Problem A:
Answer these questions using the article on India's new Model BIT:
(i) How many existing BITs does India have?
(ii) Since what year have notices and claims from foreign investors increased?
(iii) With which country is India in ongoing negotiations?
Problem B:
Carry on the article on India's new Model BIT from its final sentence.

Document text:
================================
India’s New Model BIT: A Shift Towards Protecting Host State Sovereignty

India’s New Model BIT: A Shift Towards Protecting Host State Sovereignty

Nikesh Patel, MJIL Staff Member

Nikesh Patel PhotoRecently, the Government of India approved a new Model Bilateral Investment Treaty (BIT). The Model BIT will provide the terms and conditions for India’s future trade negotiations, including the renegotiations of some its 83 existing BITs and ongoing negotiations with the United States.[1] Often, the difficulty for structuring a BIT for a host state is to find the right balance between ensuring investor protection and protecting state sovereignty. India’s new Model BIT differs from the previous 2003 Model BIT, where the 2003 Model BIT functions as being more “investor-friendly.” As an emerging economy in the global marketplace, India has continued to gain more attention from foreign investors. However, since 2010, notices and claims from various foreign investors under different BITs have increased, and as a result, it has influenced a shift towards more regulatory freedom.[2] Subsequently, a new Model BIT may send mixed signals to foreign investors as India shifts to being more “host-state friendly” by providing greater regulatory freedom and government protections in their new Model BIT.
================================
Provided material:
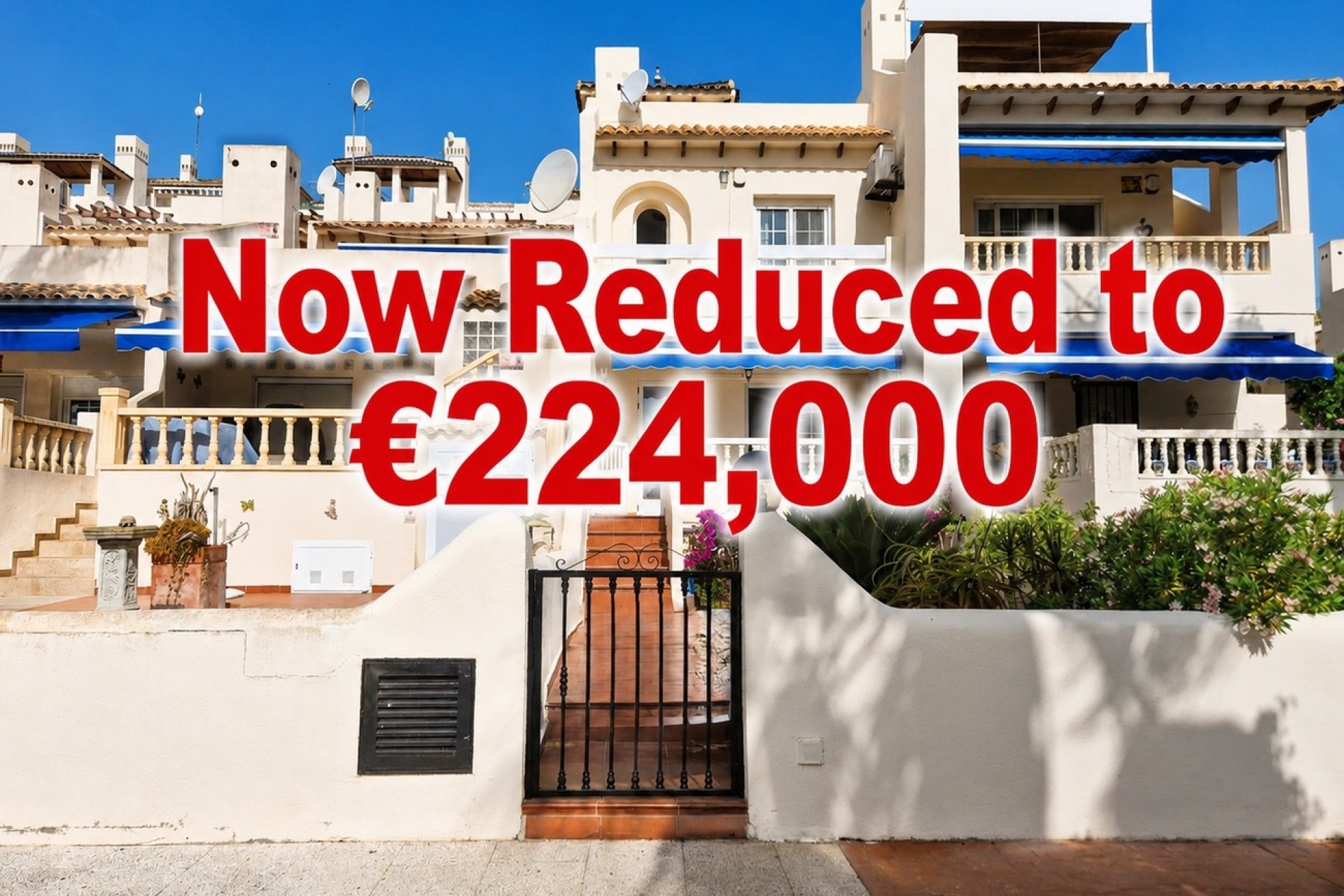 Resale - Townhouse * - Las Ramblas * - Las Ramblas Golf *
================================
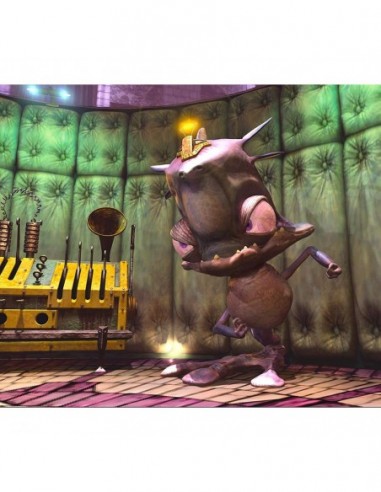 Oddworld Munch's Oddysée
================================
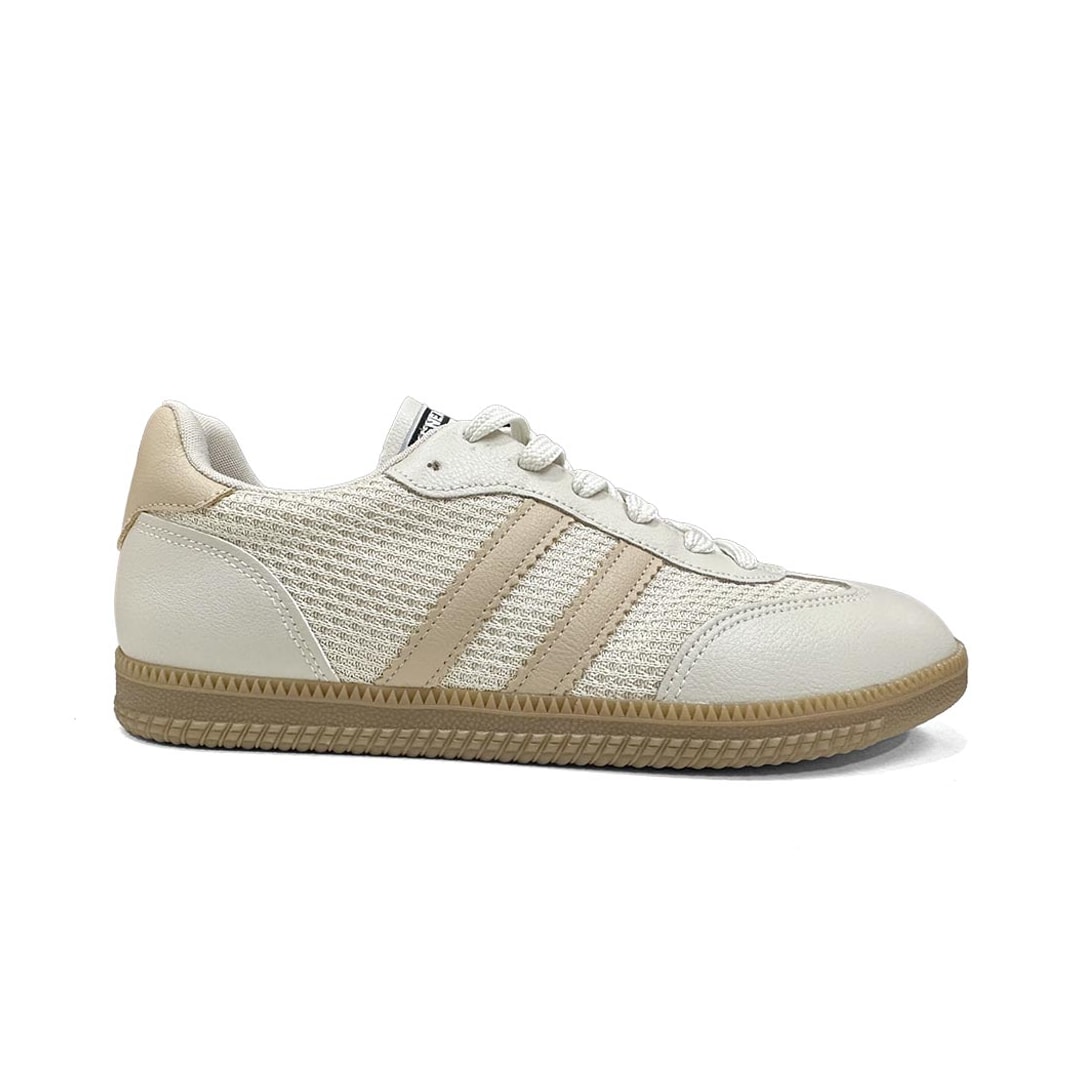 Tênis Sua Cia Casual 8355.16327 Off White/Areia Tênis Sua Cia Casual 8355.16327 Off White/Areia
================================
Response box A:
(i) 83
(ii) 2010
(iii) The United States

Response box B:
After 2010, India experienced a surge in its involvement with International Trade Administration (ITA) claims.[3] Specifically, in 2011, in White Industries Australia Limited v. Republic of India Case, a tribunal found that India violated its obligations to the investor under the India-Australia BIT.[4] The ruling was the first investment treaty decision adverse to India.[5] White Industries, an Australian company had been in contract to supply equipment for a coal mine, Coal India.[6] A dispute then arose between both parties and it was then submitted to the International Chamber of Commerce (ICC).[7] Nine years after the ICC awarded in favor of White Industries, the company was still waiting for domestic Indian Courts to decide upon its jurisdictional claims.[8] White Industries then filed a claim against India under the Australia-India BIT and claimed that India violated its obligations because it had “treated White’s investment on a less favourable basis than treatment afforded to investments of investors of a third country.”[9] Similar to the 2003 Model BIT, the Australia-India BIT contains a broad definition of what constituted “investment” by a foreign investor.[10] The Australia-India BIT does not contain a language on requiring an investor to have actual presence nor a requirement of having substantial business activities in the host state. In addition, the Australia-India BIT contains a most favored nation (MFN) clause.[11] A MFN clause allows an investor to import more beneficial standards of protection from other treaties. Subsequently, White Industries argued that the MFN clause allowed the company to import a more advantageous provision from the India-Kuwait BIT, which requires the host state to “provide effective means of asserting claims and enforcing rights.”[12] The tribunal accepted the argument and awarded the company $4.08 million plus interest and fees.[13] Thus, the tribunal found that delays by India Courts amounted to a breach of the “effective means” standard under the India-Kuwait BIT.

As a result of the decision in White Industries Australia Limited, India undertook a review of its 2003 Model BIT and made a new draft of a Model BIT. The new Model BIT shifts towards a more host-state friendly framework. The Law Commission of India’s Report on the new Model BIT states that “[t]he Report is presented with a view to assist the Government in achieving a balanced negotiating text, that takes into consideration the protection of Indian investors investing abroad, as well as safeguarding the regulatory powers of the State.”[14]

Consequently, the new Model BIT eliminates the previous broad definition of what constitutes an “investment” and does not mention the application of a MFN clause. The new Model BIT adopts an “enterprise-based” approach to the definition of investment. It defines investment as “an Enterprise in the Host State, constituted, organised and operated in compliance with the Law of the Host State and owned or controlled in good faith by an Investor.”[15] Enterprise includes “having its management and real and substantial business operations in the territory of the Host State.”[16] Therefore, the definition of “investment” is more narrowly tailored than the Australia-India BIT, which is similar in language to India’s 2003 Model BIT. Furthermore, the new Model BIT does not contain a MFN provision. In effect, unlike White Industries Australia Limited, the new Model BIT would prohibit treaty shopping and disallow investors to import beneficial provisions in other India BITs.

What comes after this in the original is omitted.